=== Texte à lire ===
On dit souvent que les femmes ont été exclues de l’espace politique moderne ; mais une telle exclusion – c’est l’une des thèses principales de l’ouvrage – rendrait leur inclusion purement et simplement impensable. Il faudrait plutôt dire, selon M.-B. Tahon, qu’elles ont été « tenues à distance » (elles le sont d’ailleurs encore, du moins si l’on se fie au nombre de femmes qui sont représentantes dans les assemblées élues). La différence entre « être exclues » et « être tenues à distance » s’éclaire si l’on compare la manière dont la citoyenneté a été conçue dans la Grèce antique, à Rome et dans la modernité.

Dans la Grèce antique, l’amour de la mère pour l’enfant sert d’unité de mesure qui rend pensable l’amour inconditionnel du citoyen pour la Cité. Il n’y a de citoyenneté, comme l’a soutenu Nicole Loraux, que s’il y a une figure de la mère qui est exclue de l’espace citoyen ; par le fait même, la mère ne peut être présente dans cet espace parce qu’elle « est tenue pour incapable de considérer que la Cité prime l’enfant » (p. 120). À Rome, le citoyen est un père, c’est-à-dire quelqu’un autorisé à parler au nom d’un tiers (son fils) et qui peut lui transmettre son bien. Or, pour qu’existe ce père, et donc le citoyen, il faut qu’existe à ses côtés son contraire : la mère qui, elle, ne peut pas parler au nom d’un tiers et ne peut rien transmettre. Tant dans la Grèce Antique qu’à Rome, la citoyenneté a donc besoin d’un autre – la « figure de la mère » – pour être pensable.
===
**Exercice proposé A**
Donnez sous forme de liste JSON de chaînes, à raison d'une chaîne par ligne et sans les lignes vides, le segment des enregistrements allant de la ligne qui contient « Within this photograph, is » jusqu'à la fin des enregistrements, bornes incluses.
=== Données brutes ===
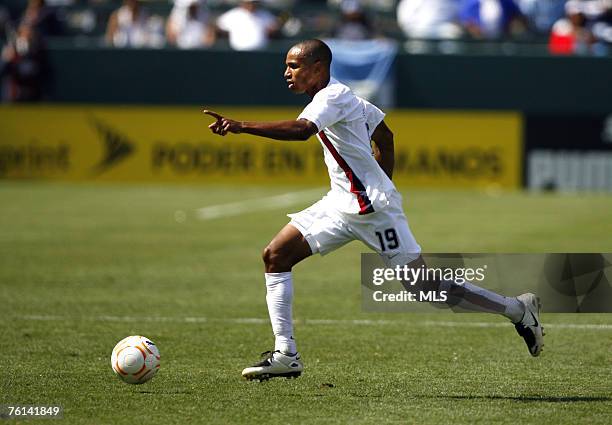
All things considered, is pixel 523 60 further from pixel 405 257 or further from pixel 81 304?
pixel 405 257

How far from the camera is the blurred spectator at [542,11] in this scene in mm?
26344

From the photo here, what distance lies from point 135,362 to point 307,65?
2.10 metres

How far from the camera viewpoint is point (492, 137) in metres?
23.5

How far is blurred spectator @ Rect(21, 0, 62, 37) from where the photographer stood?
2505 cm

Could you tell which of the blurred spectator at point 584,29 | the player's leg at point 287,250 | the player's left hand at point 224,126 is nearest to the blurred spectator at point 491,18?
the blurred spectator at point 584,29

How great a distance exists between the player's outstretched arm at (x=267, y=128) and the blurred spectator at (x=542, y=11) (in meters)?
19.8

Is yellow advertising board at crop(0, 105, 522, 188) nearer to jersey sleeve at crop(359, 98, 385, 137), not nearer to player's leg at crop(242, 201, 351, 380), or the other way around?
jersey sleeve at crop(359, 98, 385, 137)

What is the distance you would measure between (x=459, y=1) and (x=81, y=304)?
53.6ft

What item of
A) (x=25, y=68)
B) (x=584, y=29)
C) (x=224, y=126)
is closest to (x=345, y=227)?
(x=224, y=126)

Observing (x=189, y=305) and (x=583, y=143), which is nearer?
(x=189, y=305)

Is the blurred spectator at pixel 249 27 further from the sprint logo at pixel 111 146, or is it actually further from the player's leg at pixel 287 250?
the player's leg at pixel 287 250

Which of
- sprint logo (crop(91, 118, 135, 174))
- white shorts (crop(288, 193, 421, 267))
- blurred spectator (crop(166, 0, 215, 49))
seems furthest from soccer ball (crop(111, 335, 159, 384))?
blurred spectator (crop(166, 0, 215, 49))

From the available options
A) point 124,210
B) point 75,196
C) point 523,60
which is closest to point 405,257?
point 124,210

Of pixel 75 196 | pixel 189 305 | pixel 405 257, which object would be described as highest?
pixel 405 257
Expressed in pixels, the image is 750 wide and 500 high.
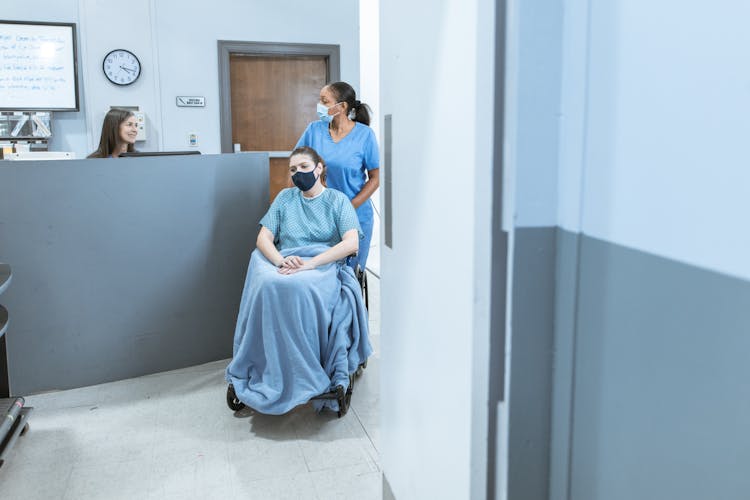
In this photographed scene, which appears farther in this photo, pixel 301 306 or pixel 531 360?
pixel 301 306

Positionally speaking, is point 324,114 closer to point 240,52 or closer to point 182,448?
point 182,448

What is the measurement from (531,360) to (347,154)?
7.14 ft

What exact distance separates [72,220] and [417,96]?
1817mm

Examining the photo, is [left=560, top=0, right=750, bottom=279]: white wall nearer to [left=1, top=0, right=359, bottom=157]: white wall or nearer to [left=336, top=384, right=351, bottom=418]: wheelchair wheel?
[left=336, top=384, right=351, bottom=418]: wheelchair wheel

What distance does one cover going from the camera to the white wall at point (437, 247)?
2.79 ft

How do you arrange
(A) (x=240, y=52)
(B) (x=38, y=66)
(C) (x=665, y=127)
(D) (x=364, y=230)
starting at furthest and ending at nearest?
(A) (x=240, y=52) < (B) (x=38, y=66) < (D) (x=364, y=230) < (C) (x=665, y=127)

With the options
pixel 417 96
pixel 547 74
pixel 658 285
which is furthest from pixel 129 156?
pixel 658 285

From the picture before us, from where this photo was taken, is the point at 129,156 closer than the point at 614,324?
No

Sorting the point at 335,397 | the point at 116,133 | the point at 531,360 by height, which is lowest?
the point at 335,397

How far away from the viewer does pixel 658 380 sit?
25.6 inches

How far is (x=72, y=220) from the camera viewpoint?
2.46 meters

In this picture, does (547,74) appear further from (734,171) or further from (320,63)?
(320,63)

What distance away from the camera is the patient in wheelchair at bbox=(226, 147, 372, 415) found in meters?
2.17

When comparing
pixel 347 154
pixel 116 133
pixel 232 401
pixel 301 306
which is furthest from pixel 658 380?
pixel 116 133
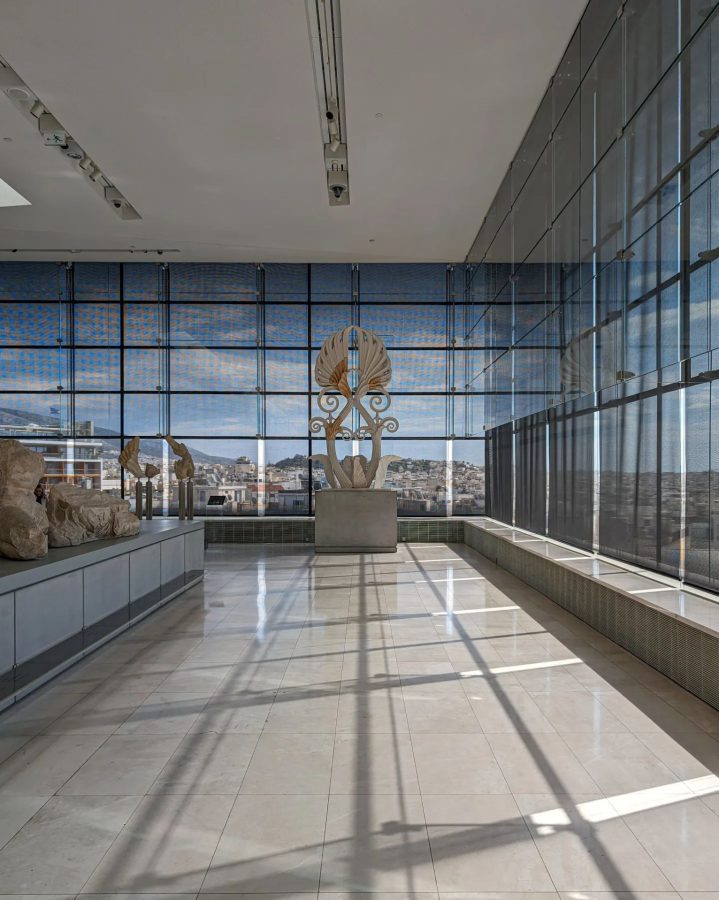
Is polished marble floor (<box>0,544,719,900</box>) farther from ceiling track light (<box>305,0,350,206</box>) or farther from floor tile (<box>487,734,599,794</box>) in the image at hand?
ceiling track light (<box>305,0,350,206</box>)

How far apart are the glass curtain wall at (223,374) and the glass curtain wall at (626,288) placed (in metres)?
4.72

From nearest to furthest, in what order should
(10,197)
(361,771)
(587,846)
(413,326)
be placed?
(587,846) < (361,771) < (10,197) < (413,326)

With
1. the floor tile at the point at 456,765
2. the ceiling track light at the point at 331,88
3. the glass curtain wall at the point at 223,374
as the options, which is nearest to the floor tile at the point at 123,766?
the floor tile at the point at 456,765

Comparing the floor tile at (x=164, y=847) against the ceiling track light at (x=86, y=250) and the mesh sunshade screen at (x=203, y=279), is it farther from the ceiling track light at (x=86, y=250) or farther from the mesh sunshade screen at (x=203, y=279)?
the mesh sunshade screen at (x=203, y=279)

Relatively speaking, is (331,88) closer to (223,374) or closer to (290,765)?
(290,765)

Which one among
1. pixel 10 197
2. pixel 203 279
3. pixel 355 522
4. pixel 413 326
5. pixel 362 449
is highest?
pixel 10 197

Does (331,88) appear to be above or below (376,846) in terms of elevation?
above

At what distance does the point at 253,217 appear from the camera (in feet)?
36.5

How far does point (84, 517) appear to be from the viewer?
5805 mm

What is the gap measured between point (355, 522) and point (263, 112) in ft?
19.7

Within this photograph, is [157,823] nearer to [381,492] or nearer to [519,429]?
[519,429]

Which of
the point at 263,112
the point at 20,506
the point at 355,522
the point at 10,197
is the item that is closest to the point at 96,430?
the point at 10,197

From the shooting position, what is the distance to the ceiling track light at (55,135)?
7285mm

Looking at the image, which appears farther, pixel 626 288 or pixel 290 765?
===
**Exercice proposé B**
Recopiez fidèlement, s'il vous plaît, le segment du texte sur la citoyenneté allant de « On dit souvent » jusqu'à « dans la modernité. ».

**Corrigé A**
[
  "Within this photograph, is [157,823] nearer to [381,492] or nearer to [519,429]?",
  "[519,429]",
  "Which of",
  "the point at 263,112",
  "the point at 20,506",
  "the point at 355,522",
  "the point at 10,197",
  "is the item that is closest to the point at 96,430?",
  "the point at 10,197",
  "From the shooting position, what is the distance to the ceiling track light at (55,135)?",
  "7285mm",
  "Looking at the image, which appears farther, pixel 626 288 or pixel 290 765?"
]

**Corrigé B**
On dit souvent que les femmes ont été exclues de l’espace politique moderne ; mais une telle exclusion – c’est l’une des thèses principales de l’ouvrage – rendrait leur inclusion purement et simplement impensable. Il faudrait plutôt dire, selon M.-B. Tahon, qu’elles ont été « tenues à distance » (elles le sont d’ailleurs encore, du moins si l’on se fie au nombre de femmes qui sont représentantes dans les assemblées élues). La différence entre « être exclues » et « être tenues à distance » s’éclaire si l’on compare la manière dont la citoyenneté a été conçue dans la Grèce antique, à Rome et dans la modernité.